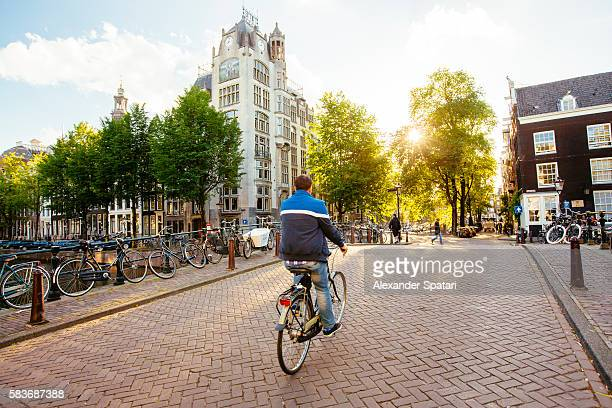Man on bike riding on the streets of Amsterdam at sunset, Netherlands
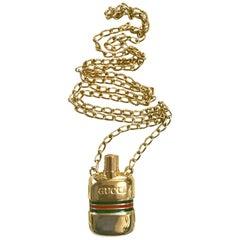 MINT. Vintage Gucci golden mini perfume, eau de cologne bottle chain necklace.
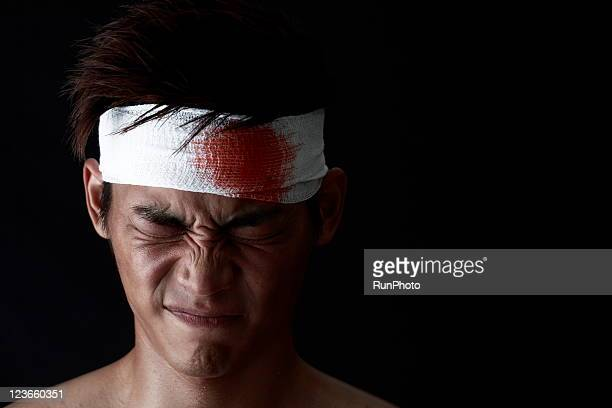 young man with bloody bandage on forehead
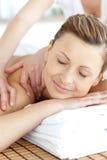 Beautiful woman enjoying a back massage Stock Images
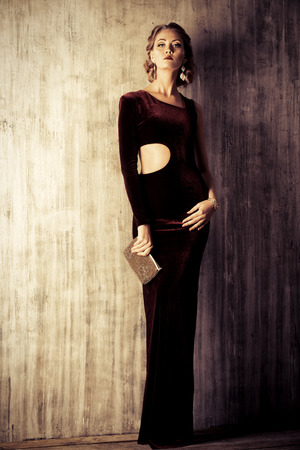 魅力的な若い女性の優雅なイブニング ドレス、美しいヘアスタイルを着ています。ジュエリー。ファッションを撮影しました。完全な長さの肖像画 写真素材
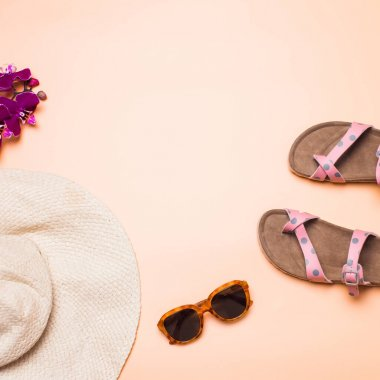 Straw hat, sandals and sunglasses on a pink background, square
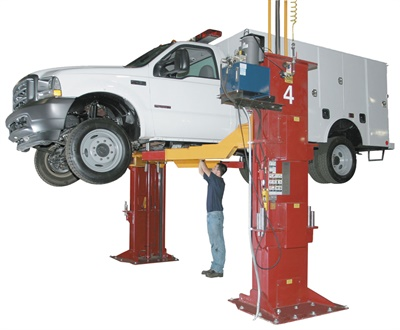 If the shop plans to service heavy-duty trucks, consider the load rating capabilities, as your current lifts may not be able to handle the added weight. Shown here is an example of a twin-post lift rated at up to 30,000 lbs. Photo courtesy of Mohawk Lift.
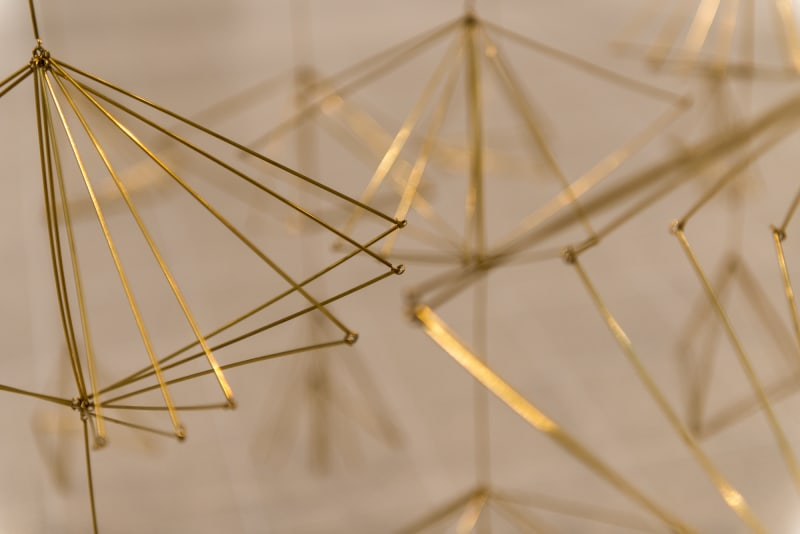 A closeup of a sculpture made from gold-coloured wires bent in to angled shapes.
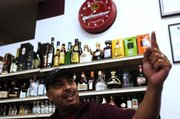 John Augusto, who works at Alvin's Wine & Spirits, 905 Iowa, tells stories Thursday night about different situations that occur while working at a liquor store. Alvin's has a security policy that at least two employees must be in the store at all times.
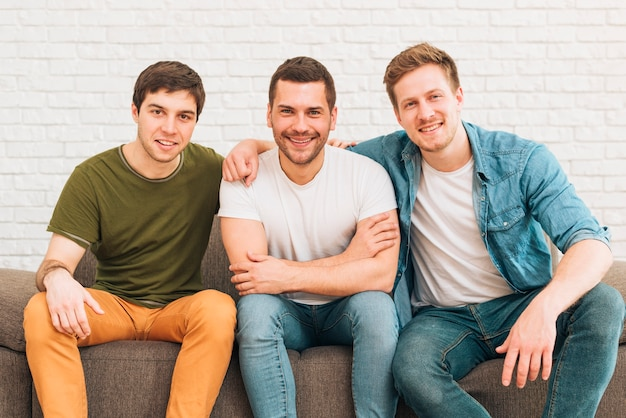 Ritratto degli amici maschii sorridenti che si siedono insieme sul sofà Foto Gratuite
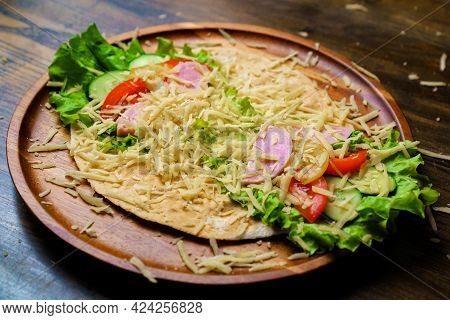 Pita With Vegetables, Sausage And Cheese.simple And Delicious Snack Of Flatbread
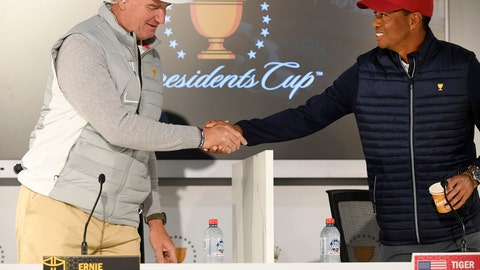 <p>               International captain Ernie Els, left, and USA captain Tiger Woods shake hands during a press conference ahead of the President's Cup Golf tournament in Melbourne, Australia, Tuesday, Dec. 10, 2019. (AP Photo/Andy Brownbill)             </p>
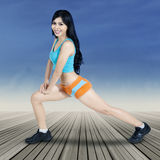 Woman trains her legs muscle Royalty Free Stock Images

※ ※ ※

WHAT TO DO:
Each line of the data above is to be output exactly; the pictures are not to appear.

OUTPUT BELOW:
Man on bike riding on the streets of Amsterdam at sunset, Netherlands
 MINT. Vintage Gucci golden mini perfume, eau de cologne bottle chain necklace.
 young man with bloody bandage on forehead
 Beautiful woman enjoying a back massage Stock Images
 魅力的な若い女性の優雅なイブニング ドレス、美しいヘアスタイルを着ています。ジュエリー。ファッションを撮影しました。完全な長さの肖像画 写真素材
 Straw hat, sandals and sunglasses on a pink background, square
 If the shop plans to service heavy-duty trucks, consider the load rating capabilities, as your current lifts may not be able to handle the added weight. Shown here is an example of a twin-post lift rated at up to 30,000 lbs. Photo courtesy of Mohawk Lift.
 A closeup of a sculpture made from gold-coloured wires bent in to angled shapes.
 John Augusto, who works at Alvin's Wine & Spirits, 905 Iowa, tells stories Thursday night about different situations that occur while working at a liquor store. Alvin's has a security policy that at least two employees must be in the store at all times.
 Ritratto degli amici maschii sorridenti che si siedono insieme sul sofà Foto Gratuite
 Pita With Vegetables, Sausage And Cheese.simple And Delicious Snack Of Flatbread
 <p>               International captain Ernie Els, left, and USA captain Tiger Woods shake hands during a press conference ahead of the President's Cup Golf tournament in Melbourne, Australia, Tuesday, Dec. 10, 2019. (AP Photo/Andy Brownbill)             </p>
 Woman trains her legs muscle Royalty Free Stock Images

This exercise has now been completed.